There are no recipes, but I would like to underline three words: peripheries, truth and hope.

Peripheries. Very often, the nerve centres of news production are found in large centres. But this should never make us forget the stories of people living far away in the peripheries. They are at times stories of suffering and degradation; other times they are stories of great solidarity that can help everyone to look at reality in a renewed way.

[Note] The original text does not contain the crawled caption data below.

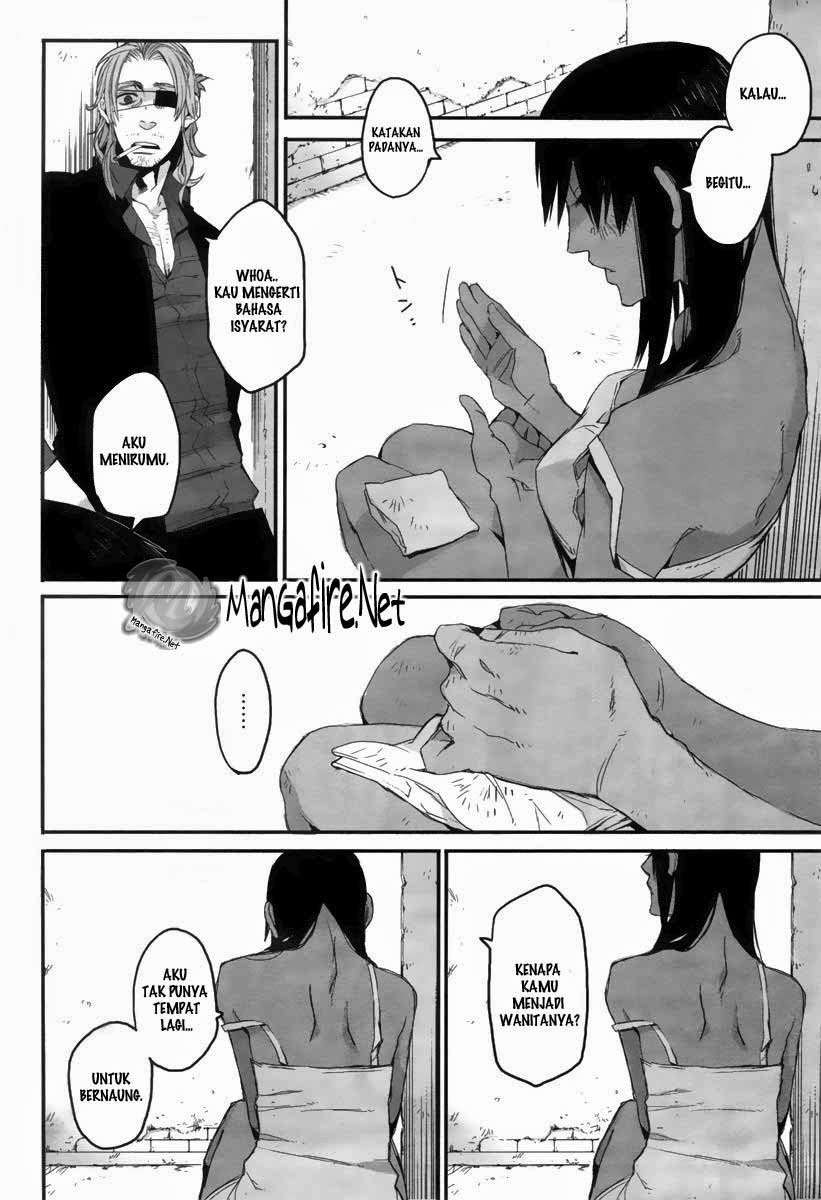 Gangsta chapter 1 halaman 24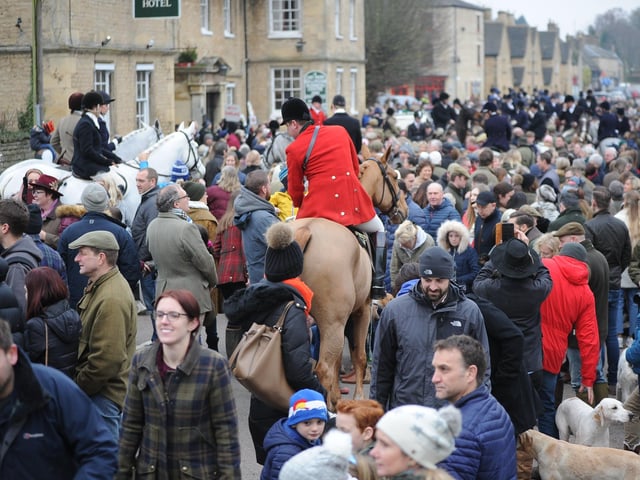 The meet in Wansford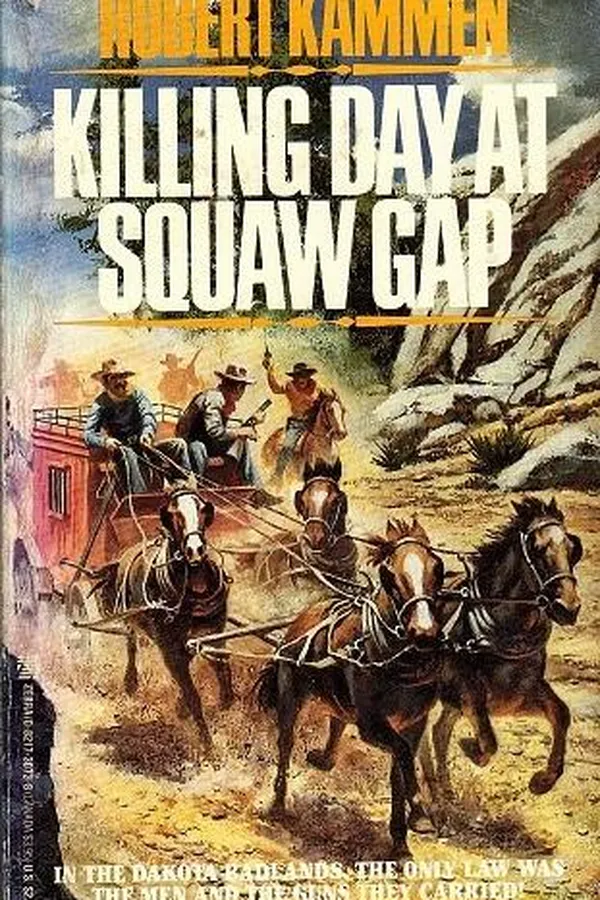 Capa de Killing Day at Squaw Gap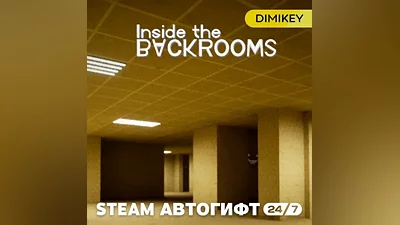 Inside the Backrooms Autogift RU/UA
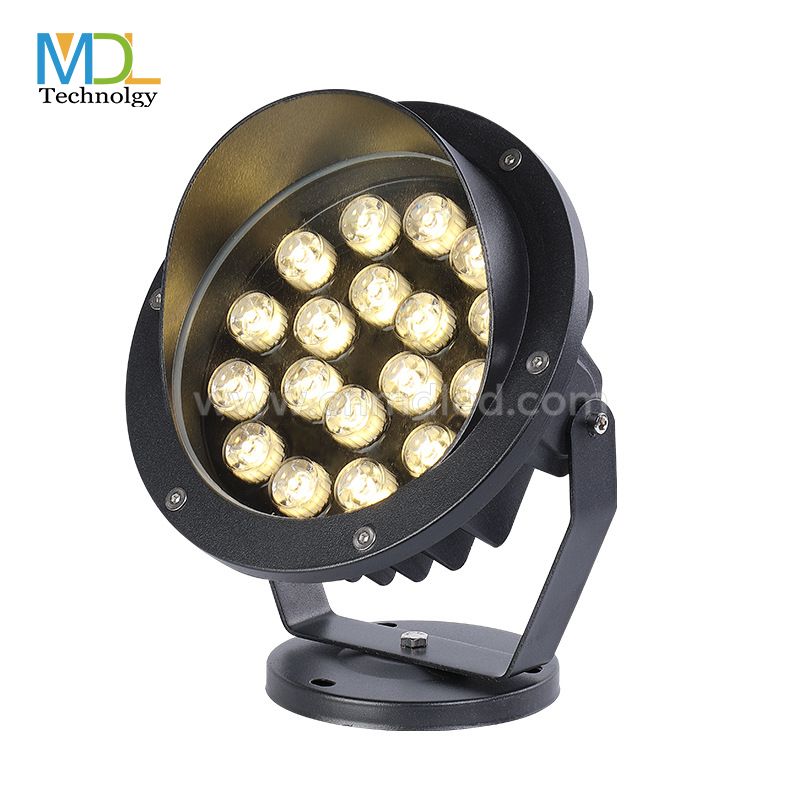 MDL Garden lighting Outdoor Spike Lawn Lamp Path Spotlight  Outdoor Landscape Light Model:MDL- SPL4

Truth. We all know that a journalist is required to write what he thinks, what corresponds to his informed and responsible understanding of an event. It is necessary to be very demanding with oneself so as not to fall into the trap of logics of opposing interests or ideologies. Today, in a world where everything is fast, it is increasingly urgent to appeal to the troubled and arduous law of in-depth research, comparison and, if necessary, also of remaining silent rather than harming a person or a group of people or delegitimizing an event. I know it is difficult, but the story of a life is understood at its end, and this should help us to become courageous and prophetic.

Hope. It is not about telling of a world without problems: it would be an illusion. It is a matter of opening spaces of hope while denouncing situations of degradation and despair. A journalist should not feel satisfied with the mere fact of having reported on an event, according to his own free and conscious responsibility. He or she is called upon to keep open an space for exit, meaning, hope.ù

I conclude by recalling one of the initiatives that the Biagio Agnes Foundation, thanks to the tenacity of its president, is carrying forth: the Forum for scientific education, “Check-Up for Italy”, a project that arose from an idea of Biagio Agnes, with the aim of advancing medical and scientific issue through accurate information to counter the proliferation of “DIY” information and vague news that one increasingly finds on the web and which attract public attention far more than science. The Pontifical Council for Culture concluded an international congress on these very issues just a few weeks ago. In this regard, I would like to reiterate that “a broad, responsible scientific and social debate needs to take place, one capable of considering all the available information and of calling things by their name. It sometimes happens that complete information is not put on the table; a selection is made on the basis of particular interests, be they politico-economic or ideological” (Encyclical Letter Laudati si’, 135).

I thank you again and offer my congratulations to the award winners. And, please, remember to pray for me.